**Complete the following:**
- a) Answer these questions using the panel transcript on BTK inhibitors in follicular lymphoma. Mark each answer with the same numeral as its question.
(i) Which institution is Matthew Lunning with?
(ii) What kind of inhibitor does John M. Pagel say he would think about well before a BTK inhibitor?
(iii) Which trial does Lunning call positive?
- b) Extend the panel transcript on BTK inhibitors in follicular lymphoma past its last line, Pier Luigi Zinzani's reply "Correct."

Panelists: Ian W. Flinn, MD, PhD, Sarah Cannon Research Institute; Matthew Lunning, DO, University of Nebraska Medical Center; John M. Pagel, MD, PhD, Swedish Cancer Institute; Pier Luigi Zinzani, MD, PhD, University of Bologna
Published: Tuesday, Sep 10, 2019



Transcript: 

Ian W. Flinn, MD, PhD: Let’s talk about BTK [Bruton tyrosine kinase] inhibitors in follicular lymphoma. I think they’re commonly prescribed, more commonly than you would imagine in the relapsed setting in patients with that. That’s despite the data, right? Right, Matt? I mean, there are data that suggest that that’s not a good thing to do. There are also data to suggest single-arm study, but in the frontline maybe we’re getting different results, although it’s hard to interpret.

Matthew Lunning, DO: And I think that it’s taken 1 of those wins where this is non-Hodgkin lymphoma or indolent non-Hodgkin lymphoma that works, that’s approved in marginal zone. It’s approved in Waldenstrom macroglobulinemia; it’s approved in CLL [chronic lymphocytic leukemia[, SLL [small lymphocytic lymphoma]. If it’s approved in there, why wouldn’t it work in follicular lymphoma? And I think you know the data that have been shown to date that it’s not a very effective drug in follicular lymphoma, especially in the patients who are refractory to rituximab. That’s where I think the drug has toxicities to it; it has risks. And I don’t know that it has necessarily a place in follicular lymphoma speaking specifically to ibrutinib.

John M. Pagel, MD, PhD: Yeah. I might just say, I’m going to think about—I’ve said now several times—I’m definitely going to be thinking about a PI3 kinase inhibitor way before a BTK inhibitor, just because the activity is much, much greater with the PI3 kinase inhibitor.

Matthew Lunning, DO: You know, I was thinking about a scenario that’s going to come up more often now that the AUGMENT trial is positive and just going back into history and thinking about what happened when idelalisib was combined with lenalidomide. So what is the washout time that’s going to be necessary for a patient progressing on lenalidomide that you want to start a PI3 kinase inhibitor? It could be very interesting to kind of watch that, making sure that there isn’t this kind of sepsis-like syndrome that comes out over time. So, you know, spacing. It’s a theoretical thing but 1 that I don’t know we’ve necessary encountered because there probably hadn’t been a lot of second-line lenalidomide use in the prior PI3 kinase trials.

John M. Pagel, MD, PhD: That’s 1 of our major flaws of what we do: we don’t really understand sequencing because we don’t study it.

Pier Luigi Zinzani, MD, PhD: Correct.

**Extracted data:**

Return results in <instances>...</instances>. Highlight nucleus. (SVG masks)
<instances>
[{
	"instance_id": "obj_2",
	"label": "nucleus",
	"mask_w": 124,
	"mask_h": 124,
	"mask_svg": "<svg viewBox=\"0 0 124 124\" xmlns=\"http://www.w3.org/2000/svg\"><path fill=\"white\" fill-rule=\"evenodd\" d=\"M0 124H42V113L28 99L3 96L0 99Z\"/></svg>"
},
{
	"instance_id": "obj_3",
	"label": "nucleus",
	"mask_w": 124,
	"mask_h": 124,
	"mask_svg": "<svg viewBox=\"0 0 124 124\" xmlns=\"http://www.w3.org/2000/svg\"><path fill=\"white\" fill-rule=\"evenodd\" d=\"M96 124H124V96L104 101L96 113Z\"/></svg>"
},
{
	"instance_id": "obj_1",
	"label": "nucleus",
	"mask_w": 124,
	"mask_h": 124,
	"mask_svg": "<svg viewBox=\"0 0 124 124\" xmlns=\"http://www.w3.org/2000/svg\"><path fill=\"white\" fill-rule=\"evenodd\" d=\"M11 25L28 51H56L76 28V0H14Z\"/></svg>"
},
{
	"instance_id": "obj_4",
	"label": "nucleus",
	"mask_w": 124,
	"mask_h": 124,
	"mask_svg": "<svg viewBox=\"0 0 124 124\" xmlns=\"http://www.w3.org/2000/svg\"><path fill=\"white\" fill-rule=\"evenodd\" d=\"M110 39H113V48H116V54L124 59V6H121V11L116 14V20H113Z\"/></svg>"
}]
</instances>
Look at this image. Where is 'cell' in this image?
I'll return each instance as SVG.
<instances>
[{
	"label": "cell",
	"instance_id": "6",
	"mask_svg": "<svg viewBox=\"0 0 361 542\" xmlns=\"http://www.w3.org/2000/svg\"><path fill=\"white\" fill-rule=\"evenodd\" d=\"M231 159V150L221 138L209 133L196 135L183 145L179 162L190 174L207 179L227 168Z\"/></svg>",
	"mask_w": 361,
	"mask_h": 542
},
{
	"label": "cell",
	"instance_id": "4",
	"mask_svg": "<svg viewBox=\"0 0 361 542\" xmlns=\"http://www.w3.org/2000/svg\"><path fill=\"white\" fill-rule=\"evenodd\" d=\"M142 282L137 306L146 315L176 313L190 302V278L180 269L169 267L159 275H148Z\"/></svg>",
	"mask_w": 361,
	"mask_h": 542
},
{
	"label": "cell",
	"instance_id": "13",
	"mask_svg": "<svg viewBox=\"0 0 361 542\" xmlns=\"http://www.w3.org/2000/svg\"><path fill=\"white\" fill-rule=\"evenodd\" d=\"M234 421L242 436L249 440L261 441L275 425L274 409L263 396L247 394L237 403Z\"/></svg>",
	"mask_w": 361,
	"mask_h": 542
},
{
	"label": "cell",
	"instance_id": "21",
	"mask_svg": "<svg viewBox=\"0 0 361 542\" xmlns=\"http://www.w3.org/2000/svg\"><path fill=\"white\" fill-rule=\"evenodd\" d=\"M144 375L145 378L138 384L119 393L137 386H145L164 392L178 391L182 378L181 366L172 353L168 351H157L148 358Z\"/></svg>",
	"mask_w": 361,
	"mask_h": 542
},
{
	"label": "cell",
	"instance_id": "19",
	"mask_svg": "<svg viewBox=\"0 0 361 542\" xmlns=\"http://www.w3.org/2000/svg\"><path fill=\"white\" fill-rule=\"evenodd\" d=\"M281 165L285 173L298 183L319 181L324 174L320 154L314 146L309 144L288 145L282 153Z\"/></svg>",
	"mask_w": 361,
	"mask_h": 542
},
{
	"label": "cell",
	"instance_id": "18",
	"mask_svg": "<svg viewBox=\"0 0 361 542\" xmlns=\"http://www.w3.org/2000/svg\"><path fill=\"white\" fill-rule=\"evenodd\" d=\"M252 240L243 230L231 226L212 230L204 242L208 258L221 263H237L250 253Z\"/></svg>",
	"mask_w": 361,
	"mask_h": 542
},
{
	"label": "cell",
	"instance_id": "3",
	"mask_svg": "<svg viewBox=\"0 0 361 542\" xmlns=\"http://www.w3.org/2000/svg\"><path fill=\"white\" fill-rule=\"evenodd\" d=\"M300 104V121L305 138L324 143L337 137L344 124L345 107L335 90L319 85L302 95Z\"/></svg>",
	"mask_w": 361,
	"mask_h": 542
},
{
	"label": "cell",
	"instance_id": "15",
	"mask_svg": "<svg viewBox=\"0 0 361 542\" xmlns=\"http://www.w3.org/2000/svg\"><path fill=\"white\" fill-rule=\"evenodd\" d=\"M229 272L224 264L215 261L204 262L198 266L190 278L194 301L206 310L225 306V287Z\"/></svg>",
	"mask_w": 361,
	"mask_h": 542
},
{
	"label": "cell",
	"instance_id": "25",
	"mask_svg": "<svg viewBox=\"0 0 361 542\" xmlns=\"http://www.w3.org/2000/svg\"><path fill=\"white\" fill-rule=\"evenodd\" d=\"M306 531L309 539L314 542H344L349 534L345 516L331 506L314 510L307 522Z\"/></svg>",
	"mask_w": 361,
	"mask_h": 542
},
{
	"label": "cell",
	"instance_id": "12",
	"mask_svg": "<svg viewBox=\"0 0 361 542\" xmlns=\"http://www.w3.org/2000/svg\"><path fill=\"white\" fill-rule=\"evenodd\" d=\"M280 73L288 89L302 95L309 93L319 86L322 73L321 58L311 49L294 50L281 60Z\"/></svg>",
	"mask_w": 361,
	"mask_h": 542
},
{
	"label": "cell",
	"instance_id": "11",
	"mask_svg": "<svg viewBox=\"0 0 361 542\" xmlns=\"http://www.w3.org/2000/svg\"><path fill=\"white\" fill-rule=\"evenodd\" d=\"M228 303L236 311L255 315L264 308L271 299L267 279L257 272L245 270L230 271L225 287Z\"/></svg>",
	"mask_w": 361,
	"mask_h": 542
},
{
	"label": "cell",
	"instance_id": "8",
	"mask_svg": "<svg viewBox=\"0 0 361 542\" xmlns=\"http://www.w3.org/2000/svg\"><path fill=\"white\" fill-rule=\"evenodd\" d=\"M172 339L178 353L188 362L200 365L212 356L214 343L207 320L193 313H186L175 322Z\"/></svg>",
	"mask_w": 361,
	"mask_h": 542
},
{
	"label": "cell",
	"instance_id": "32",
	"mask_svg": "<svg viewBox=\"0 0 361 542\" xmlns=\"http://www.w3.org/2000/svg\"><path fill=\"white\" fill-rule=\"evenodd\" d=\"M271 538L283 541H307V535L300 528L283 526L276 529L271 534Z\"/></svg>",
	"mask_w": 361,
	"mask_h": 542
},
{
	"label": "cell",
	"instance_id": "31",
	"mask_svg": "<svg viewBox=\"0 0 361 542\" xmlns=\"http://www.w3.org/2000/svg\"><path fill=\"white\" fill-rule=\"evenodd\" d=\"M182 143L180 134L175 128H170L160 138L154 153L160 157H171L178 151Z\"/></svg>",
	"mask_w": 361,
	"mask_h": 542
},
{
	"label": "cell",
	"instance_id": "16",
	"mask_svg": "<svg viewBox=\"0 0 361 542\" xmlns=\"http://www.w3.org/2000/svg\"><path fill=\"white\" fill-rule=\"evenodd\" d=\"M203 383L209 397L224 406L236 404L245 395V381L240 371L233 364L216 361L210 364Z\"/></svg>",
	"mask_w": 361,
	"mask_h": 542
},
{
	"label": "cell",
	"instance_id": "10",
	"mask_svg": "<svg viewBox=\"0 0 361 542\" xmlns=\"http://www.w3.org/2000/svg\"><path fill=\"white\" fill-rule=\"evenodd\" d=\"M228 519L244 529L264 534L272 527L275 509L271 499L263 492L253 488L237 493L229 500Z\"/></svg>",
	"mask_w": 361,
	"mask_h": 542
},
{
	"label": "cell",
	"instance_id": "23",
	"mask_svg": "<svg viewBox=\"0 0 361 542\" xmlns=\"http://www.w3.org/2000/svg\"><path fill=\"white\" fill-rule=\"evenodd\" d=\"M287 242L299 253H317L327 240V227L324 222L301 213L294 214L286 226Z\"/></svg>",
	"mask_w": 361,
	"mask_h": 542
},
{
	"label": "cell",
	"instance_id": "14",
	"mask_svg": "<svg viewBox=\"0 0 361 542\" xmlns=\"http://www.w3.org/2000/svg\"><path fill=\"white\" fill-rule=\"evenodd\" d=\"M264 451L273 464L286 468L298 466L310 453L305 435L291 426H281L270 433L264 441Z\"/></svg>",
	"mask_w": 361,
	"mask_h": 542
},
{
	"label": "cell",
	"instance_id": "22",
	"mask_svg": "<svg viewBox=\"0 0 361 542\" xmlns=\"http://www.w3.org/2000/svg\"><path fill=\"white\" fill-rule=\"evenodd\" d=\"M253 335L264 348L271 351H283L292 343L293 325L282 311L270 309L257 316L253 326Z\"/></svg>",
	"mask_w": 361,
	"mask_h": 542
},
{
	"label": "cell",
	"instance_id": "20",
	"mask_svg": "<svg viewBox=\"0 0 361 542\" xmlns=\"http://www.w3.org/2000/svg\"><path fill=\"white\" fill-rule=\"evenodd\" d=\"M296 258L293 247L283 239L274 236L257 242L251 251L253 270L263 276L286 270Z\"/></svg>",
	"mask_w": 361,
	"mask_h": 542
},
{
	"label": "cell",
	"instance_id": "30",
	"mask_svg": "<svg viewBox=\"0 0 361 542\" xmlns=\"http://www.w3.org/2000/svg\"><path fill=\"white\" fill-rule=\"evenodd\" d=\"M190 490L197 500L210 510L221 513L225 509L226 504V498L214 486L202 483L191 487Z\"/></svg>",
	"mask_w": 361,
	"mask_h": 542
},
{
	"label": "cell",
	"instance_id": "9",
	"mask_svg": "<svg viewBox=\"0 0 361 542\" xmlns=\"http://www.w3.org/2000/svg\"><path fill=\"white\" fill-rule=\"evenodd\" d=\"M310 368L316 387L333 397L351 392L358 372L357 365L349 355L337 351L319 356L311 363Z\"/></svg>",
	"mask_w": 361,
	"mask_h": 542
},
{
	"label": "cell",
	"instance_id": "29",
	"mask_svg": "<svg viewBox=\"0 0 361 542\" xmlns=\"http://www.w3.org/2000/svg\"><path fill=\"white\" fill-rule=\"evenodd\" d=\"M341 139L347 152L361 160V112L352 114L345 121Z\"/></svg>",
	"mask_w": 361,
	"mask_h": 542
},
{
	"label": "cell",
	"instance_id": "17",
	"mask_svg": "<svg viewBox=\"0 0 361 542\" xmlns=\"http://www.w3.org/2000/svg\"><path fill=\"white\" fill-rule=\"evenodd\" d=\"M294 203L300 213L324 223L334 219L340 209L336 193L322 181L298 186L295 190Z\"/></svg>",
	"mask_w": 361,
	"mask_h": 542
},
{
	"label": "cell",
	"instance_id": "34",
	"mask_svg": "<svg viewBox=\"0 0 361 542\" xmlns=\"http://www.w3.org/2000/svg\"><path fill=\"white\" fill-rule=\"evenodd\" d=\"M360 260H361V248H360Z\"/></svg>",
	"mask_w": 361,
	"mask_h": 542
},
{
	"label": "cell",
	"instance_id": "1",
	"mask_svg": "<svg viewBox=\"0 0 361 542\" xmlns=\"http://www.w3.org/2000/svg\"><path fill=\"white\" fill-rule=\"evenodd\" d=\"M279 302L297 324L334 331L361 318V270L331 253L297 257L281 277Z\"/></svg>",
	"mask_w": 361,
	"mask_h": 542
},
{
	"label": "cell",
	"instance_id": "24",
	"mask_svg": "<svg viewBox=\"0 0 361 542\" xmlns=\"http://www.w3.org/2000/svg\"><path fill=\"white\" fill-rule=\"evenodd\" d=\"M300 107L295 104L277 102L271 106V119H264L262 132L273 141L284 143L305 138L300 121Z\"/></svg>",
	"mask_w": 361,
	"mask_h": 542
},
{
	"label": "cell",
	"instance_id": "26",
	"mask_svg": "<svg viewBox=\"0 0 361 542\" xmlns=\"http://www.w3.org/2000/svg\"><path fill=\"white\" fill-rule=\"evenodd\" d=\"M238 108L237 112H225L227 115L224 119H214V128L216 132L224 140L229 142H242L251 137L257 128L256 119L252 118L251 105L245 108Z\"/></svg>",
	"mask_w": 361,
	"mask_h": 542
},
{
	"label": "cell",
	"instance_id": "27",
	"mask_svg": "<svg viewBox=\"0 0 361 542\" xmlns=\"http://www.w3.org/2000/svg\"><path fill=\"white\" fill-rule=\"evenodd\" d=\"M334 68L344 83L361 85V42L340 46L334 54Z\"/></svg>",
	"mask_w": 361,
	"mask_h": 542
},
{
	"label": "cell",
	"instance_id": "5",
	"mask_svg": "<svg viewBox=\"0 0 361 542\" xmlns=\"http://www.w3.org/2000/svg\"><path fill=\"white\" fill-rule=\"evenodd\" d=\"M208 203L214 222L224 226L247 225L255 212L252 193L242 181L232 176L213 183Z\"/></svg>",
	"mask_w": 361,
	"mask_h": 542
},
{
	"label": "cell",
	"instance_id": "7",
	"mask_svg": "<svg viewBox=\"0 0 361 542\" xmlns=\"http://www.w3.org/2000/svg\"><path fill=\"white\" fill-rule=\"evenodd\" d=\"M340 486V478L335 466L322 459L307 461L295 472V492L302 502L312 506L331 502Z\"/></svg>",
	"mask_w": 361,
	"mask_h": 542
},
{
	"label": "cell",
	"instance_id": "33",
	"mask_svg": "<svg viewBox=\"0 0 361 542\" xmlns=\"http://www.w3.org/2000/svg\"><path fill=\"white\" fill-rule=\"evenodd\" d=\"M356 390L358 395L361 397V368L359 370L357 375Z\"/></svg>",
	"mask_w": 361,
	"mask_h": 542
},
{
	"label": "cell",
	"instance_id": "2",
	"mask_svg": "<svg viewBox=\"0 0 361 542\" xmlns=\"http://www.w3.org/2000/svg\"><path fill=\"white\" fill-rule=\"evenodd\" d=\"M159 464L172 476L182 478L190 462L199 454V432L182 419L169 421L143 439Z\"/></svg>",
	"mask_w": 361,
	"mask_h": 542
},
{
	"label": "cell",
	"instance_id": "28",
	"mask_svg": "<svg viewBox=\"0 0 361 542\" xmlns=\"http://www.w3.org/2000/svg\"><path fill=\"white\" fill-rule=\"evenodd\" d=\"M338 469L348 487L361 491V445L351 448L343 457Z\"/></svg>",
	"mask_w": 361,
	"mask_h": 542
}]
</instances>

**Answers for this exercise:**
- a)
(i) University of Nebraska Medical Center
(ii) A PI3 kinase inhibitor
(iii) The AUGMENT trial

- b)
Ian W. Flinn, MD, PhD: Well, we’ve really had a great discussion today and tackled many different topics. I think I’ll maybe give each of you a couple of minutes, a minute or 2 to talk about any closing thoughts, any take-home points from today?

Matthew Lunning, DO: I think that I’ll take the AUGMENT trial. I think it becomes a very strong option for people who are relapsed, both follicular lymphoma in the second line, and I think that’s where I’m going to see my use go up.

John M. Pagel, MD, PhD: Yeah, I think AUGMENT is exciting. We talked about RELEVANCE. I think that’s still exciting too. But a different aspect is to, again, come back to PI3 kinase inhibitors and to really understand that we’re just starting to really figure out how to use these drugs. They’re not a new class of drugs, but unfortunately it took us a long time to get where we’re at now, where we’re starting to look at the idea that we need to be doing this in a perhaps different way. Matt, you alluded to duvelisib and some alternative scheduled dosing. There are other PI3 kinases that are in development that are looking at intermittent schedules after early cytoreduction to try and avoid late T-cell or T-regulatory cell dysregulation and subsequent immune-mediated diverse events. I think we’re going to hear a lot more about PI3 kinase inhibitors. And not just hear about them but understand how to use them better, so that we will actually give a significant opportunity for our patients to benefit from that class of drugs.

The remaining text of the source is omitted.